*What the task asks*
Retype the records below from their first line through the line containing "scientific name: Phacochoerus africanus", and include nothing else.

*Collected data entries*
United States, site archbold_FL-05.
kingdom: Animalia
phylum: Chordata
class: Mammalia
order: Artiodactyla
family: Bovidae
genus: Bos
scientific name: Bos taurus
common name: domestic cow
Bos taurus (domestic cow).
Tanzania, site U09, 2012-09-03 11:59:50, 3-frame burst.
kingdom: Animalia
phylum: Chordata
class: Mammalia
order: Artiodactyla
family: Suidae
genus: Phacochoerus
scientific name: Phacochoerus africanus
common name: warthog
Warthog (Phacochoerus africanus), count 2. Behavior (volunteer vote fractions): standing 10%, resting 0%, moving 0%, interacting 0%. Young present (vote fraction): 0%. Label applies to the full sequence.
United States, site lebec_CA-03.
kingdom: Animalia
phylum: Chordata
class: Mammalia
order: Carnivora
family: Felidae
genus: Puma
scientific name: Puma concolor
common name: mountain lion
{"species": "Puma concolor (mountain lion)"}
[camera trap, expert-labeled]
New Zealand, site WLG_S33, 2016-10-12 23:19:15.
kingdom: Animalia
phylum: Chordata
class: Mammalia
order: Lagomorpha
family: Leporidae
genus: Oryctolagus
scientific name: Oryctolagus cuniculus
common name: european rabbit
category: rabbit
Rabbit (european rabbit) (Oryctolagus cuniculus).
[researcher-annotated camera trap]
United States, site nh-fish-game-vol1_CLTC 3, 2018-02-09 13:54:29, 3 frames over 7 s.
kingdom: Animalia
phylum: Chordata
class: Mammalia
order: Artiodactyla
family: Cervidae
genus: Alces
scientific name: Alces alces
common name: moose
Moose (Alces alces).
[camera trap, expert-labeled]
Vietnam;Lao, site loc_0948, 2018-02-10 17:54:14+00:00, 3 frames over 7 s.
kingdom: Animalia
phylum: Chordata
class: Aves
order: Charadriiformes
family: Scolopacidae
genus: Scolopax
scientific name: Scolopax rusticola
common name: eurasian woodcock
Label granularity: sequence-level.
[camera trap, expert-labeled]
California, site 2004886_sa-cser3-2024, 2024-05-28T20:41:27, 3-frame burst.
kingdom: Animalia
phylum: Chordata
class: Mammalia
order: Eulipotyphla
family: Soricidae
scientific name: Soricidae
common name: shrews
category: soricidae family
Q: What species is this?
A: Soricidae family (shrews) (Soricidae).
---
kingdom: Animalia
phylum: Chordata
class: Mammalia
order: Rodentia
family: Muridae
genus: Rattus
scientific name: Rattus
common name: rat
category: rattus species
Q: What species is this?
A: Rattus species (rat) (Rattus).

*Solution below*
United States, site archbold_FL-05.
kingdom: Animalia
phylum: Chordata
class: Mammalia
order: Artiodactyla
family: Bovidae
genus: Bos
scientific name: Bos taurus
common name: domestic cow
Bos taurus (domestic cow).
Tanzania, site U09, 2012-09-03 11:59:50, 3-frame burst.
kingdom: Animalia
phylum: Chordata
class: Mammalia
order: Artiodactyla
family: Suidae
genus: Phacochoerus
scientific name: Phacochoerus africanus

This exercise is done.